When it comes to his relationship with Ibrahim Babangida, Buhari had promised to leave the past buried. But by recognizing June 12, the president has humiliated Babangida and ensured he will forever be remembered as the villain of the June 12 election, a legacy now encrusted in history. At the same time, he has also obliterated Obasanjo’s political standing in the southwest. But maybe the biggest losers in rehearsing the politics of June 12 is the southeast because it further strengthens the bond between the north and the west, which as a consequence could determine what comes after the Buhari presidency (assuming he wins again in February 2019).

Politically speaking, to say that the southeast is today rudderless is an understatement. Again, this goes back to the ideological and political split between Nnamdi Azikiwe and Odumegwu Ojukwu, one that till date is yet to be resolved with contemporary Igbo thinkers, writers and historians unable to decide on who to revere and who should take the bulk of the blame for the region’s political failures. It may sound like nothing, but until that happens, politicians in the southeast will continue to struggle forging a path forward and for not only them, but the whole country to make peace with the past. Here is the dilemma in today’s political contests; without the APC espousing the rotation of the presidency, the southeast will have to contest openly for it. Yet it can only do so by forging an alliance with another region. At every turn since 1999, it has voted against the north. Even more importantly, it would be naive to think the Tinubu faction of the APC doesn’t want the presidency.

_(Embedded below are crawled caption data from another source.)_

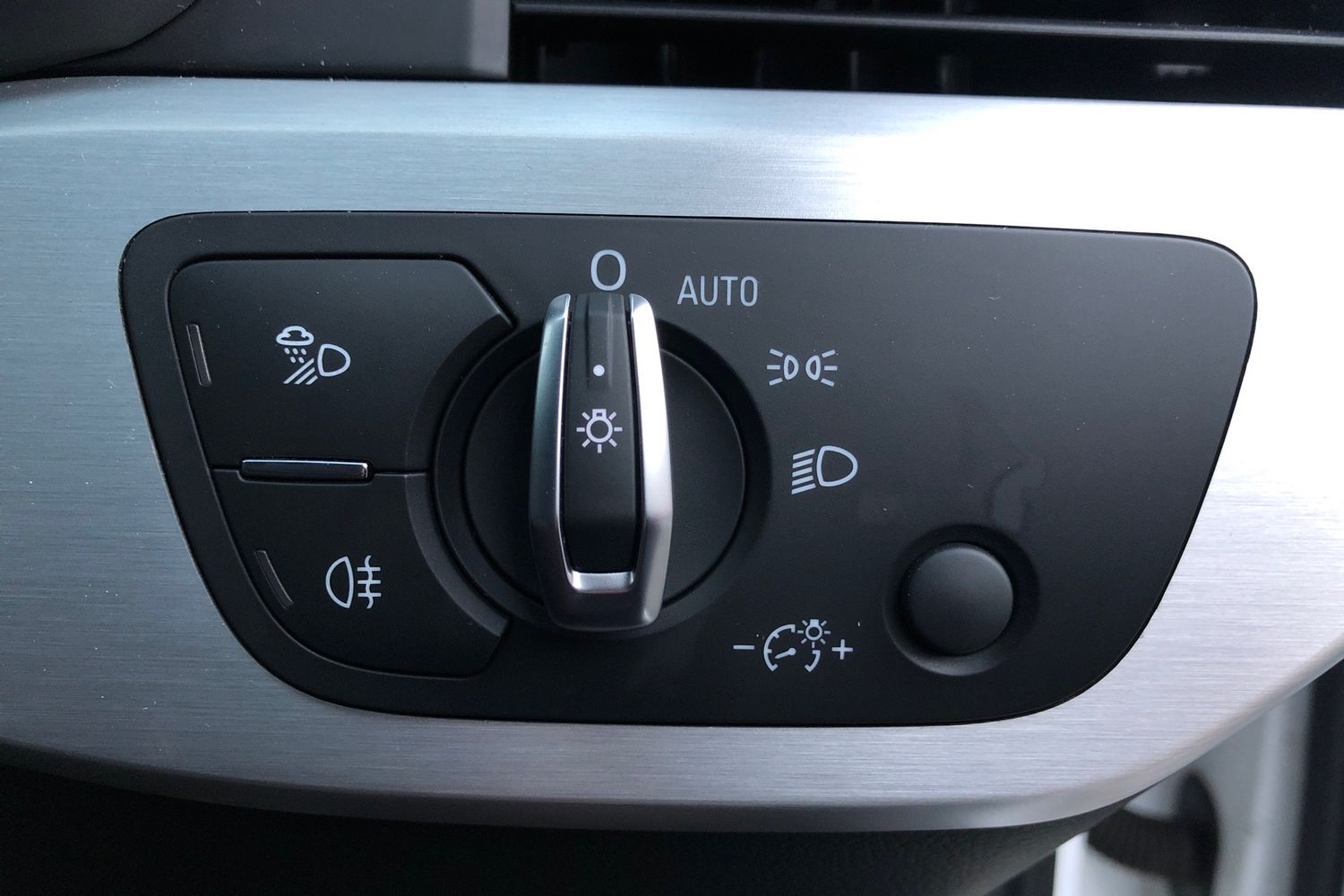 Used Audi A4 2019 for sale - 76789755: Photo 14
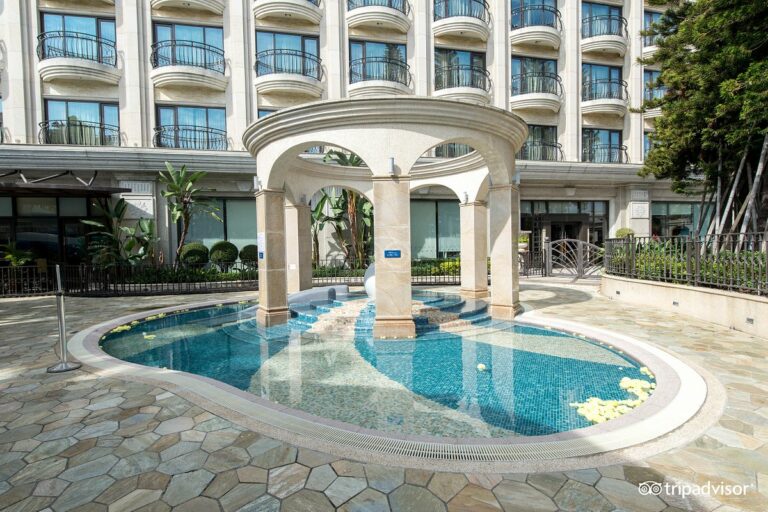 outdoor-pool--v11095734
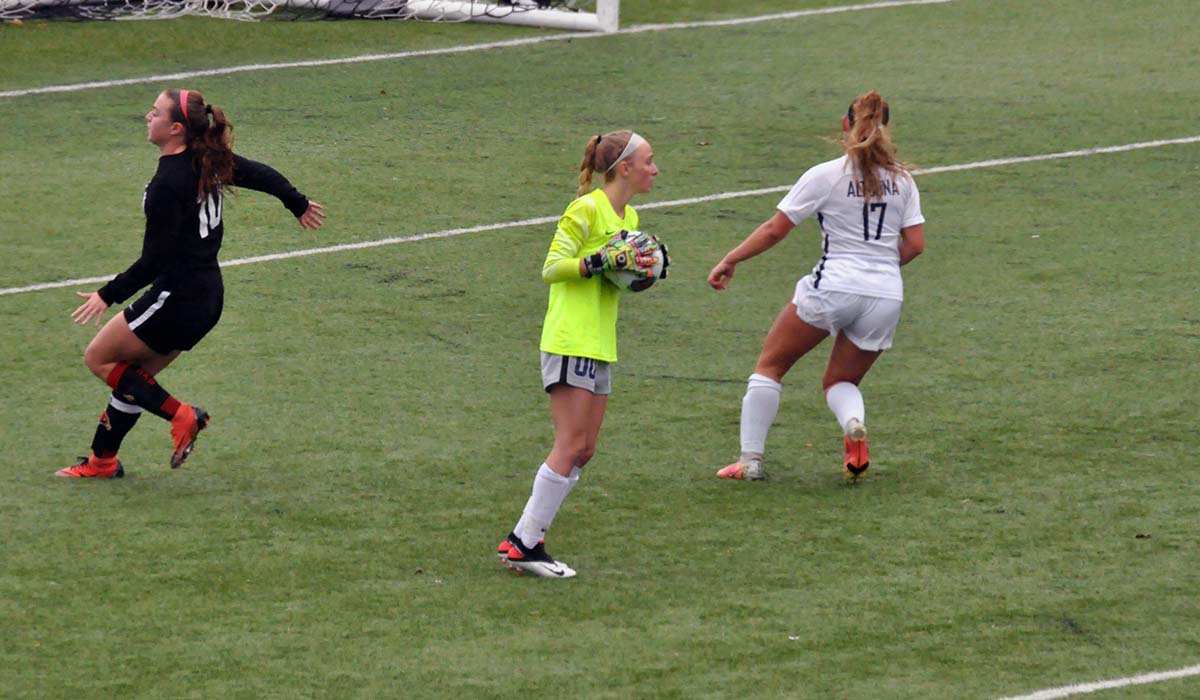 Women&rsquo;s Soccer Falls to Behrend in AMCC Semifinal Game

So without breaking the Buhari and Tinubu alliance, the southeast doesn’t stand a chance. The amazing thing is that it is not making any effort to do so. Back in the 60s, it was well known that Awolowo wouldn’t let Zik be for going into an alliance with north. It’s nothing more than wishful thinking to believe that the APC would implode on its own or that for some reason, the alliance won’t hold without external forces pushing it in that direction. In attempting to break the Buhari and Tinubu alliance, what the people of southeastern extraction have going for them is the changing demographics of the country and of Lagos in particular. They may have enough votes in Lagos and the wider southwest to disrupt the hegemony and hold of APC on all elective offices. This will help weaken the position of the region in the alliance. The question however is under which political party to take a stand in a region outside of their own.

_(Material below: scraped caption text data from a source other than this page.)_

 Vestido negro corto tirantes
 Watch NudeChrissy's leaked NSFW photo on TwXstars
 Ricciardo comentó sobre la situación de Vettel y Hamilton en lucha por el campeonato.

Just over three years after it was voted out of the presidency, the PDP is yet to realize it needs to do a lot more than rebrand. The party has to make a more fundamental shift in its politics and redefine itself. During the 2015 elections, the voters register and voting strength of each geopolitical zone took on a new significance. This was evidence that zoning wasn’t an issue for the APC in that election. It was more about mutual benefits, being calculating and strategic. Based on the 2015 voters register, the southwest has roughly 14million registered voters compared to just over 8million in the southeast. For that singular reason, it would be a more prudent choice for even the opposition PDP to pick its presidential and vice presidential candidates from the north and southwest. After all, the party is looking for a winning team, not a ticket conjured up on an understanding of fair play. The bigger worry however is that, this break down of the register is a projection that is not likely to change anytime soon.